What this exercise asks:
[1] Answer these questions from the West Side guide:
(a) What is the street address of Shangri-La Cincinnati?
(b) West of which geographic boundary does "West Side" in Cincinnati usually mean?
(c) Who is Price Hill named after?
[2] From the West Side guide, print the passage between "Price Hill in" and "licensed cannabis dispensary.", inclusive.

Document section:
* * * * * * * * *

The Price Hill and West Side Guide: W 8th Street, Western Hills, and Where Cannabis Fits In
Cincinnati's West Side has always been its own thing — a network of neighborhoods west of Mill Creek with a specific cultural identity that long predates the current map of the city. This is a working guide to the part of Cincinnati that Shangri-La Cincinnati, at 4505 W 8th Street, calls home: Price Hill, Westwood, Covedale, Western Hills, and the corridors that tie them together.
What People Mean by "The West Side"
"West Side" in Cincinnati usually means the neighborhoods west of Mill Creek — a geographic boundary that separates Downtown and OTR from the older, hillier, more residential west. The core West Side neighborhoods include Price Hill (split into Lower, East, and West), Westwood, Covedale, Western Hills, Sayler Park, Riverside, and the smaller neighborhoods along the I-74 corridor. The identity is partly geographic, partly historical (many West Side neighborhoods developed as German Catholic working-class communities), and partly cultural (a sports loyalty, culinary tradition, and accent distinct from the east side).
Price Hill in Particular
Price Hill sits on the bluffs overlooking the Ohio River and Downtown — the name comes from William Price, an early 19th-century landowner whose family shaped the neighborhood. East Price Hill runs from the Incline District down to Warsaw Ave; Lower Price Hill sits at the base of the hill along River Road; West Price Hill extends further out toward Covedale. The neighborhood has a long civic history — St. Lawrence Church, Elder High School, Seton High School, the Price Hill Historical Society — and is currently in a slow cultural recovery driven by local small-business activity, community development, and the kind of walkable-corridor retail investment that finally includes a licensed cannabis dispensary.

* * * * * * * * *

Saved data entries:
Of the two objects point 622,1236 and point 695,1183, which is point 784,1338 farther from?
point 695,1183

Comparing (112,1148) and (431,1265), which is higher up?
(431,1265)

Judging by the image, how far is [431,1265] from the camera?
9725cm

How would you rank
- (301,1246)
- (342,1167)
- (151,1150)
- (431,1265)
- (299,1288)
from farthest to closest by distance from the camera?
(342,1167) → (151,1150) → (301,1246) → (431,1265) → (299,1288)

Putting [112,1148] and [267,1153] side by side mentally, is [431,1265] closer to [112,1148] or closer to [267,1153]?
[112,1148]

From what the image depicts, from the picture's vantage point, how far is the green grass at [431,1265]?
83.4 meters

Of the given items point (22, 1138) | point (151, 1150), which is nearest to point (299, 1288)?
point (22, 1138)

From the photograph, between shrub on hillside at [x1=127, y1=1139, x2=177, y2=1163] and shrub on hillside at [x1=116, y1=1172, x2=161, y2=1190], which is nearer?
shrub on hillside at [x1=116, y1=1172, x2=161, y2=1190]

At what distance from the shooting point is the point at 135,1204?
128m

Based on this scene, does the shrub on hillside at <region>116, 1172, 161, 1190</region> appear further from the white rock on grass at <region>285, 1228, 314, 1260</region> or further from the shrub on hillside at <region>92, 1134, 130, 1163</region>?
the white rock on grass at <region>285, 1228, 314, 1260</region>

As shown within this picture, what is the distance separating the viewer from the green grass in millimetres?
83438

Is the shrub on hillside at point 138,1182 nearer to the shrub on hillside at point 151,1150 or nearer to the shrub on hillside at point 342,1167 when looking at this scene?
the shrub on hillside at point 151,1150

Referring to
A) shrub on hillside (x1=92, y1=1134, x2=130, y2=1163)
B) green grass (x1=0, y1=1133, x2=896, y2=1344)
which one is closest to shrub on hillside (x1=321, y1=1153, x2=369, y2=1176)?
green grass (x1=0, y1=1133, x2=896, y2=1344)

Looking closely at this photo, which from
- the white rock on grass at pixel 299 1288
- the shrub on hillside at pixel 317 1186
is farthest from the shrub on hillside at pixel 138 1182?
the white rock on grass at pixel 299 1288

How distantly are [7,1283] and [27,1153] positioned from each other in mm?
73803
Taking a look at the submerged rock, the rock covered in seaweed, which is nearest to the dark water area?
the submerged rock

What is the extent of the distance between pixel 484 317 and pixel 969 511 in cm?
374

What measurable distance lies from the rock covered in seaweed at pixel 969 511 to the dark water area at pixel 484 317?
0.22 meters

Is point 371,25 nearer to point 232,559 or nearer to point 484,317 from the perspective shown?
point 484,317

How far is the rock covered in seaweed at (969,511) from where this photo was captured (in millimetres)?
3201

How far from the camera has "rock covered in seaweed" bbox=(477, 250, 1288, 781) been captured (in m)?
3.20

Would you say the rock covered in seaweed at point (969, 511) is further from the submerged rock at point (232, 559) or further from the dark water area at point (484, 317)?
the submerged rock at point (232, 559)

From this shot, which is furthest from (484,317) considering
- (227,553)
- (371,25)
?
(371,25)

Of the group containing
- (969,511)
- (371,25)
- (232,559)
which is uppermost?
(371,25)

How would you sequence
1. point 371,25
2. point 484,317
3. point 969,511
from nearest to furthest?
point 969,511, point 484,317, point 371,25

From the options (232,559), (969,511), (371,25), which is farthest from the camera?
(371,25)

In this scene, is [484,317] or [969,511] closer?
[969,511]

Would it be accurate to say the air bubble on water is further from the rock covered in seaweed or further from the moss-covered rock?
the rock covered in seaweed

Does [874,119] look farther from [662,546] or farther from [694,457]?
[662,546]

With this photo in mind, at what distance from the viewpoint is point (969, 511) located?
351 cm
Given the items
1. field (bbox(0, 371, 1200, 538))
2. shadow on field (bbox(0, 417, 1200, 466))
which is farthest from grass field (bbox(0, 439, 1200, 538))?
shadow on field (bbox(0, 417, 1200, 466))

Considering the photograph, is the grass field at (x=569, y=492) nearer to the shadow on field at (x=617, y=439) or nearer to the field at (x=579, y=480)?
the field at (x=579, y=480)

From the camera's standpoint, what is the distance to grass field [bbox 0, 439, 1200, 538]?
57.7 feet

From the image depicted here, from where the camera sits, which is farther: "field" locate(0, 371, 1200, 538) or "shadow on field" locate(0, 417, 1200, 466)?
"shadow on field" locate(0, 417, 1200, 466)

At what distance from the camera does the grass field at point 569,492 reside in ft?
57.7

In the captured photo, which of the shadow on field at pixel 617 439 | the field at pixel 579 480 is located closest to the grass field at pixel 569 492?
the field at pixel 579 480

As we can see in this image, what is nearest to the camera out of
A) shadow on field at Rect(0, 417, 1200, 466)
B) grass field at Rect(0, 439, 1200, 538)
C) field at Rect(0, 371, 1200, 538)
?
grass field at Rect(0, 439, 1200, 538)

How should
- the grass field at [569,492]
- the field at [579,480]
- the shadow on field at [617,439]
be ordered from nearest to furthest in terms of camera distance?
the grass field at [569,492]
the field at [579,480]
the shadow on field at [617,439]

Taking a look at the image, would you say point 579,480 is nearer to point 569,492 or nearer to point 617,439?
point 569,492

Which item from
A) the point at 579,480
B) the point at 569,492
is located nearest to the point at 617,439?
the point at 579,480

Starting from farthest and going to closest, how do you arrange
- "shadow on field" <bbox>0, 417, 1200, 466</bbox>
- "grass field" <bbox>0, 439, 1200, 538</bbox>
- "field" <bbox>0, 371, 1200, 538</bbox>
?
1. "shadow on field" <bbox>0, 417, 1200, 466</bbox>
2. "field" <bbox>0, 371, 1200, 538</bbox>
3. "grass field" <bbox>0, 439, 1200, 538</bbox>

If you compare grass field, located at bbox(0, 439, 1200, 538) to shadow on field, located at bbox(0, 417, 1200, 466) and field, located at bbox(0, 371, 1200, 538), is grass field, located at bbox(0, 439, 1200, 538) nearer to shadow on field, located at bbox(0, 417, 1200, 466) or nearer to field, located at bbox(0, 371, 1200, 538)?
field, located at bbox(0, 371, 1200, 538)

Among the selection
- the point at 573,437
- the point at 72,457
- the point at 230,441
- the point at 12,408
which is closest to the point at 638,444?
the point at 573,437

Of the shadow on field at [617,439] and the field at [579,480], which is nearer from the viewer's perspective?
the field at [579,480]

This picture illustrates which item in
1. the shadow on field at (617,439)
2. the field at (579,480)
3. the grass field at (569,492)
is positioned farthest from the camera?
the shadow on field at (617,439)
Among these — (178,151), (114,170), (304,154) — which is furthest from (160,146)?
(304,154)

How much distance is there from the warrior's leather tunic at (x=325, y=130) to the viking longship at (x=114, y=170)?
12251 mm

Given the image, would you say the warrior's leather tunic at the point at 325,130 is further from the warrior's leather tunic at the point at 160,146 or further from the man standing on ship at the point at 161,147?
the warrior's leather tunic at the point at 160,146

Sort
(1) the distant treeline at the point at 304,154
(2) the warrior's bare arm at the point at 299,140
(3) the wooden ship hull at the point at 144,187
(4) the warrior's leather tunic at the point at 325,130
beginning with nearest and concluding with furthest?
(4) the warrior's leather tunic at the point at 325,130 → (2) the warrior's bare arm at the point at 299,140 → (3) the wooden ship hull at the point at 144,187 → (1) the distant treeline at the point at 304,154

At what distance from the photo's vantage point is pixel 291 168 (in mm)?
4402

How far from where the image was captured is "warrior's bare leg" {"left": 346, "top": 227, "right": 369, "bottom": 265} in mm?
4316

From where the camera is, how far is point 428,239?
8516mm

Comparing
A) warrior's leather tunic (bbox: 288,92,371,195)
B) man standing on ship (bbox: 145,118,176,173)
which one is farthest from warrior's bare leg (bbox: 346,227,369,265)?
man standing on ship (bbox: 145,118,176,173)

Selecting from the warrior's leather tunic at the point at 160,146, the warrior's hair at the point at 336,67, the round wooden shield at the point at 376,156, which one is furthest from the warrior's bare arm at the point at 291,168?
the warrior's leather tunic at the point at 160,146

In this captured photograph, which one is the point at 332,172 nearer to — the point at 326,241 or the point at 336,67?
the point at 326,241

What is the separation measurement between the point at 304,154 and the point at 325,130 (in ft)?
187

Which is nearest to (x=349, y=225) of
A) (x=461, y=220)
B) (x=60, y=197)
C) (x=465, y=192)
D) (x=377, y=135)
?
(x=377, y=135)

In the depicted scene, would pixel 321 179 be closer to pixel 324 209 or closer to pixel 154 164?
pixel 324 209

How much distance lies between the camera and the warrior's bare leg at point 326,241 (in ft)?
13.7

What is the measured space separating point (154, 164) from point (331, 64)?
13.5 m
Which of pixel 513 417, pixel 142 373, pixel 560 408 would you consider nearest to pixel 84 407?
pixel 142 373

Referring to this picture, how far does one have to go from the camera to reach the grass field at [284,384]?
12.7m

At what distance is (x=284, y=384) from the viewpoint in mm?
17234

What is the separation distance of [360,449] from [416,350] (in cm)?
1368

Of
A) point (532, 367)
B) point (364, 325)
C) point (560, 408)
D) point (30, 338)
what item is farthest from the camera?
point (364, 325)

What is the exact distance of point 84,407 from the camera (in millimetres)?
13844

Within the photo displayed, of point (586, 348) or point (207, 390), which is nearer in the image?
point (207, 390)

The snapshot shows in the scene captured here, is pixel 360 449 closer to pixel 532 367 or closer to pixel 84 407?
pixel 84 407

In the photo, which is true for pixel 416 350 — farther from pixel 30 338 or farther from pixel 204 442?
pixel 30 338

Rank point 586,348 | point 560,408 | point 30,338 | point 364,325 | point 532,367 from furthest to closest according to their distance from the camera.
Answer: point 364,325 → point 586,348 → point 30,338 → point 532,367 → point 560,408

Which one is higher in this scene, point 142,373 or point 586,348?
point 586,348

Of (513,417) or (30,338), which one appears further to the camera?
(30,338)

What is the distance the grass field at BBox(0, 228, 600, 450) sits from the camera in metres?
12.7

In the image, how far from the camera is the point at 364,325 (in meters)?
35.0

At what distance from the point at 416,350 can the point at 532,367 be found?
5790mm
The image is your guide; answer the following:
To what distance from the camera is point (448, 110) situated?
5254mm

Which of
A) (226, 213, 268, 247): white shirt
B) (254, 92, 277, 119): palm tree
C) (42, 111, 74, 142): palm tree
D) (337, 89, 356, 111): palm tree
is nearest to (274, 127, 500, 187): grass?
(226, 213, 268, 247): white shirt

* * * * * * * * *

Outputs for the tasks:
[1]
(a) 4505 W 8th Street
(b) Mill Creek
(c) William Price, an early 19th-century landowner

[2]
Price Hill in Particular
Price Hill sits on the bluffs overlooking the Ohio River and Downtown — the name comes from William Price, an early 19th-century landowner whose family shaped the neighborhood. East Price Hill runs from the Incline District down to Warsaw Ave; Lower Price Hill sits at the base of the hill along River Road; West Price Hill extends further out toward Covedale. The neighborhood has a long civic history — St. Lawrence Church, Elder High School, Seton High School, the Price Hill Historical Society — and is currently in a slow cultural recovery driven by local small-business activity, community development, and the kind of walkable-corridor retail investment that finally includes a licensed cannabis dispensary.